Design Microsoft Azure Infrastructure and Networking

6/23/2015

Contents

Answers

This section contains the solutions to the thought experiments and answers to the objective review questions in this chapter.

Objective 1.1: Thought experiment

There’s no single best way to explain how data is secured in the cloud. However, a simple analogy is quite effective: Ask if one would deposit money in a bank or keep cash under a couch cushion. Sure, the cash is closer to the owner when stored under the cushion, but the owner won’t be able to provide the level of protection a bank can offer. When you save data to Azure, your data is replicated at least three times for high availability. And Azure makes sure your data is accessible only by you.
Again, there’s no single correct answer. One possible approach is to talk about service recovery. Applications will fail, no matter where an application is deployed. The key to improving service availability is how quickly you can recover from errors. In traditional datacenters, MTTR is usually quite lengthy.
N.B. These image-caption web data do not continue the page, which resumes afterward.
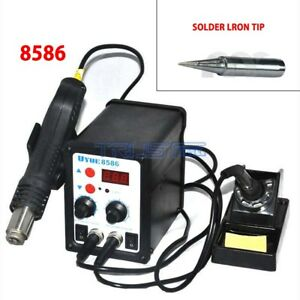 Tip 856 Rework Station Hot Air Gun Smd Iron Soldering Solder Holder 700w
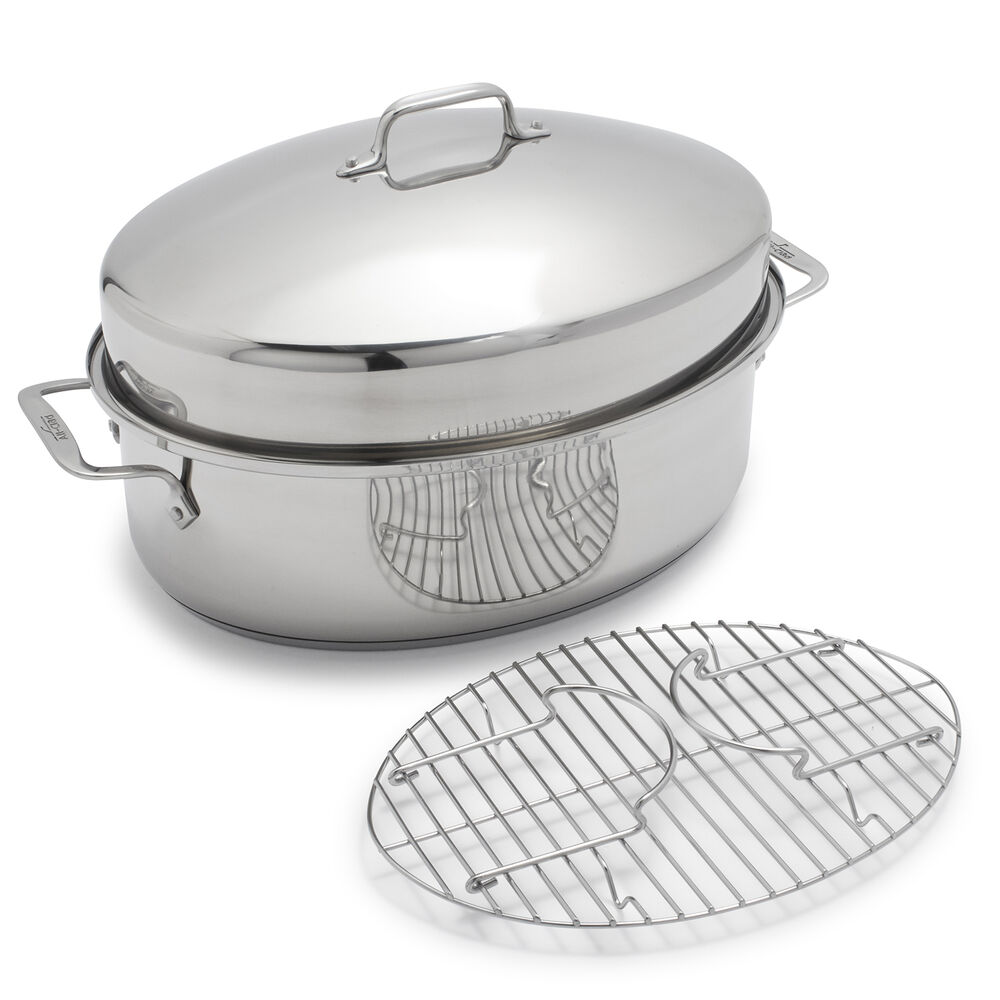 All-Clad Stainless Steel Covered Oval Roaster
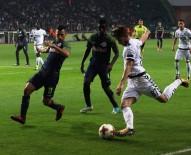 UEFA Avrupa Ligi Açıklaması Atiker Konyaspor Açıklaması 0 - Salzburg Açıklaması 2 (Maç Sonucu)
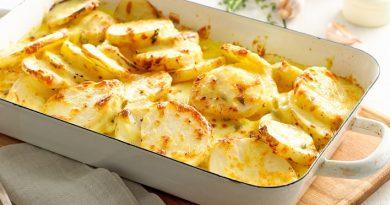 Вкусная картошка в духовке со сливками и сыром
Referring to previous service interruption cases if a good strategy to illustrate how reduced MTTR can help to dramatically increase service availability.

Objective 1.1: Review

Correct answers: A, B, C, and D
1. Correct: Sufficient training is the foundation of building up a high-quality team.
2. Correct: Automation is one of the most effective means to reduce human errors.
3. Correct: Just-in-time access ensures that there’s no standing access to Azure resources, reducing the risk of accidental operations being carried out on customer data.
4. Correct: Operation policies must be reinforced to ensure established workflows and practices are precisely followed.
Correct answers: A, B, C, and D
1. Correct: Azure is committed to annual certification against ISO/IEC 27001/27002:2013.
2. Correct: Azure has been granted a Provisional Authority to Operate (P-ATO) from the Federate Risk and Authorization Management Program (FedRAMP).
3. Correct: Microsoft currently offers HIPPA Business Associate Agreement (BAA) to customers who have an Enterprise Agreement (EA).
4. Correct: Microsoft offers customers European Union Standard Contractual Clauses.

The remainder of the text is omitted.